Work to do -> Extract each line of the material below that contains the string "glass". Treat uppercase and lowercase as different.

Data listing ->
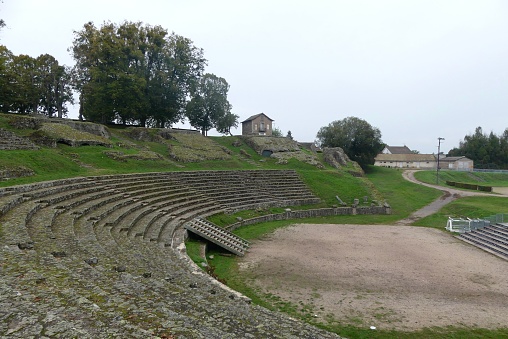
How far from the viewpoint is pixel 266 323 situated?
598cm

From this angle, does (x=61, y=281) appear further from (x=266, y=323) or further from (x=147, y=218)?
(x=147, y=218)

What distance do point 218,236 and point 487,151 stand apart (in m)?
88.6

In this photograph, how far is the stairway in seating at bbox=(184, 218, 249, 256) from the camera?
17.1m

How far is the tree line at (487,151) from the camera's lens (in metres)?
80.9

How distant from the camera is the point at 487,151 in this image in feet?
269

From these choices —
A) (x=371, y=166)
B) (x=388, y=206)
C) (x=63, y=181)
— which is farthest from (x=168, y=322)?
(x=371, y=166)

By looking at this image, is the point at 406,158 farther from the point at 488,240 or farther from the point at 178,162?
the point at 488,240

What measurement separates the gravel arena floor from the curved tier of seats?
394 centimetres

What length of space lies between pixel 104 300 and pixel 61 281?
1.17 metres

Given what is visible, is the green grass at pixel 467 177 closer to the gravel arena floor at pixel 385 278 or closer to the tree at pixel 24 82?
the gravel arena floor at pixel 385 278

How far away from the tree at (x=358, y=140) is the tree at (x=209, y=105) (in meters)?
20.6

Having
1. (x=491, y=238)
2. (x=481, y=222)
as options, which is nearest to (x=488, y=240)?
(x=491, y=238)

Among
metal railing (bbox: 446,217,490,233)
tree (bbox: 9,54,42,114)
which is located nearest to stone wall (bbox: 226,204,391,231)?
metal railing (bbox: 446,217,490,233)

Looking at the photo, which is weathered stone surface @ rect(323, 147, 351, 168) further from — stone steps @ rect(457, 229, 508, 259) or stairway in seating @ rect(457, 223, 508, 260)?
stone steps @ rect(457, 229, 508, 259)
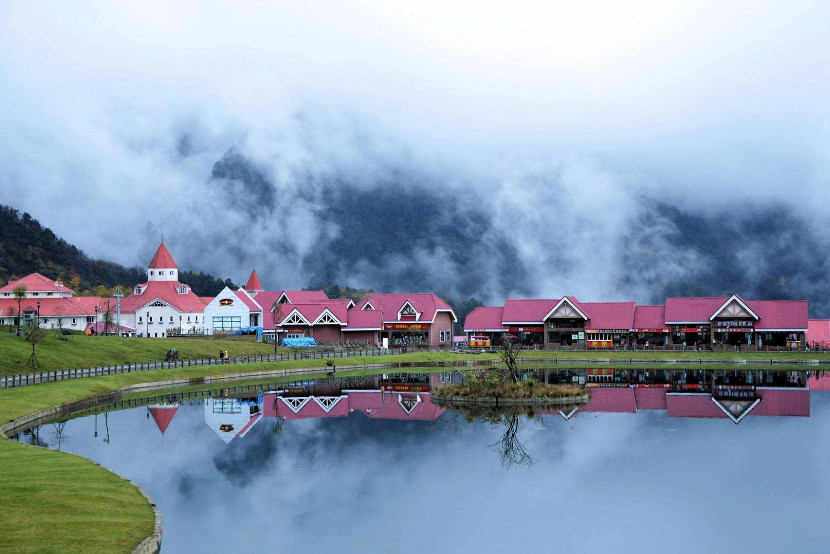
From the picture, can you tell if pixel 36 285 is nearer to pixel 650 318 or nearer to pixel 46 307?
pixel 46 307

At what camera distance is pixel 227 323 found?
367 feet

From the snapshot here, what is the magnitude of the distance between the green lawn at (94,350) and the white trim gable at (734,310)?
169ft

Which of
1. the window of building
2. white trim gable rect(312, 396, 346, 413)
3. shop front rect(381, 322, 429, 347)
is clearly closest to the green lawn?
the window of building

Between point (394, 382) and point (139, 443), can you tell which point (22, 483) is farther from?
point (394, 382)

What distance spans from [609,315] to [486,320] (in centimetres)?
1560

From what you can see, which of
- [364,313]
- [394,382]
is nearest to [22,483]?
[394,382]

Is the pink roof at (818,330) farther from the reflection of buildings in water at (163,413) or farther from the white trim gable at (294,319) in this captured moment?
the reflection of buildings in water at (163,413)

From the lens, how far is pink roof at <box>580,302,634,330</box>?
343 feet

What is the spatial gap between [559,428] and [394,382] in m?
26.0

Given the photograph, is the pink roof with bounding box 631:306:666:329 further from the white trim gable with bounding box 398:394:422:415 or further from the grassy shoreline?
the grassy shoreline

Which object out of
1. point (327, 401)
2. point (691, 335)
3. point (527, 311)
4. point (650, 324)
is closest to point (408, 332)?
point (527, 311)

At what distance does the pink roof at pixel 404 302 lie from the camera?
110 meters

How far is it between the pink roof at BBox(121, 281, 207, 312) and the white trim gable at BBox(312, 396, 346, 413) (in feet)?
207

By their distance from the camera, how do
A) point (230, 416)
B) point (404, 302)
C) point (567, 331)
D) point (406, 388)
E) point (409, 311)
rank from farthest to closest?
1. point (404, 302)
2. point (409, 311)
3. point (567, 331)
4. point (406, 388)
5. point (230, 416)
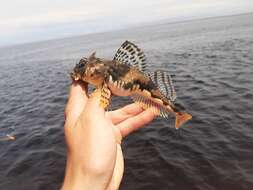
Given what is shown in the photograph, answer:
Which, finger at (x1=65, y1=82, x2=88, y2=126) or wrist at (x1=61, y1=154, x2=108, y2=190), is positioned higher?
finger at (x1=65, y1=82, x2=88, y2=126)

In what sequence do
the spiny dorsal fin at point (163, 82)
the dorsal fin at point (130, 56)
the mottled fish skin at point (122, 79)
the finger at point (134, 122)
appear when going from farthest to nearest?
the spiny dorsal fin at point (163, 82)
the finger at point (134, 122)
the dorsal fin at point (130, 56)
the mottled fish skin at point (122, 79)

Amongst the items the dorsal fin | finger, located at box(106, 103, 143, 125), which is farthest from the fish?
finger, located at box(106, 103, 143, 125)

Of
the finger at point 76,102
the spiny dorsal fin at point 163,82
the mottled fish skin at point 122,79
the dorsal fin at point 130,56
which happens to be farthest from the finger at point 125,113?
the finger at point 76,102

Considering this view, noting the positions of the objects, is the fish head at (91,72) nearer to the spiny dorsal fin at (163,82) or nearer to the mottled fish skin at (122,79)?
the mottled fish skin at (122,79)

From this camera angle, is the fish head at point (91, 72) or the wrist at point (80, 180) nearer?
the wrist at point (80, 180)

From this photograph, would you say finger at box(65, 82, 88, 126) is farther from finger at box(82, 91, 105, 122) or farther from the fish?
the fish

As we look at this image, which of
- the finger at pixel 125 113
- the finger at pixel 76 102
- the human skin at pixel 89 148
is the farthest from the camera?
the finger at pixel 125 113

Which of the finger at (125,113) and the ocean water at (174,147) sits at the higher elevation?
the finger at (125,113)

---

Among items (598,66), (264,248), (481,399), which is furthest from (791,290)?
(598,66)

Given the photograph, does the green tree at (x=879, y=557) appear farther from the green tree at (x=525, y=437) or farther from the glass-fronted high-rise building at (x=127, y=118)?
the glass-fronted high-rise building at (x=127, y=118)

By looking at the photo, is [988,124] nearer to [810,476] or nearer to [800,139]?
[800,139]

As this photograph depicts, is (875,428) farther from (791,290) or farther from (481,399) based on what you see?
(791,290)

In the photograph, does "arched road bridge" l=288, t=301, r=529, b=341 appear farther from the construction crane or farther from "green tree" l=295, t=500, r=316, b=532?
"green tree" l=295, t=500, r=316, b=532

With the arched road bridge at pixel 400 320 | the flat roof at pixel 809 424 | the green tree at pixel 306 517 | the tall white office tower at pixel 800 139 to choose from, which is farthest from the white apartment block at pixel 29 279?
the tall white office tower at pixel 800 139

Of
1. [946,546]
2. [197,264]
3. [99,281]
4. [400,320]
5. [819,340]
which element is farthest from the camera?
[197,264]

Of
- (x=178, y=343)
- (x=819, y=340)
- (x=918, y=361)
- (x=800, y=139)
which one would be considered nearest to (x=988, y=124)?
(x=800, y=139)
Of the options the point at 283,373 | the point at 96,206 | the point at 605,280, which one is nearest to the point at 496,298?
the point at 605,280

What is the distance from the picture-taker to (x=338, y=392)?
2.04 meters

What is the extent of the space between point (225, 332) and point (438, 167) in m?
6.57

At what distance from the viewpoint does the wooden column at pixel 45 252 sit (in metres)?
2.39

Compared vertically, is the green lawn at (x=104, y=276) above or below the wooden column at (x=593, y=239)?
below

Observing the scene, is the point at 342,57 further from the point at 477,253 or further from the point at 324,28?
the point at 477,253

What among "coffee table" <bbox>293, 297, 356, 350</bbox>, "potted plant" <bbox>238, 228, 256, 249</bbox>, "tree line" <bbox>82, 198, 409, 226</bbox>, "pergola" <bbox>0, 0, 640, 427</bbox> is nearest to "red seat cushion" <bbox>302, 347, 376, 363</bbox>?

Task solution ->
Given the photograph, does the green tree at (x=879, y=557) appear farther from the green tree at (x=525, y=437) or farther from the glass-fronted high-rise building at (x=127, y=118)?
the glass-fronted high-rise building at (x=127, y=118)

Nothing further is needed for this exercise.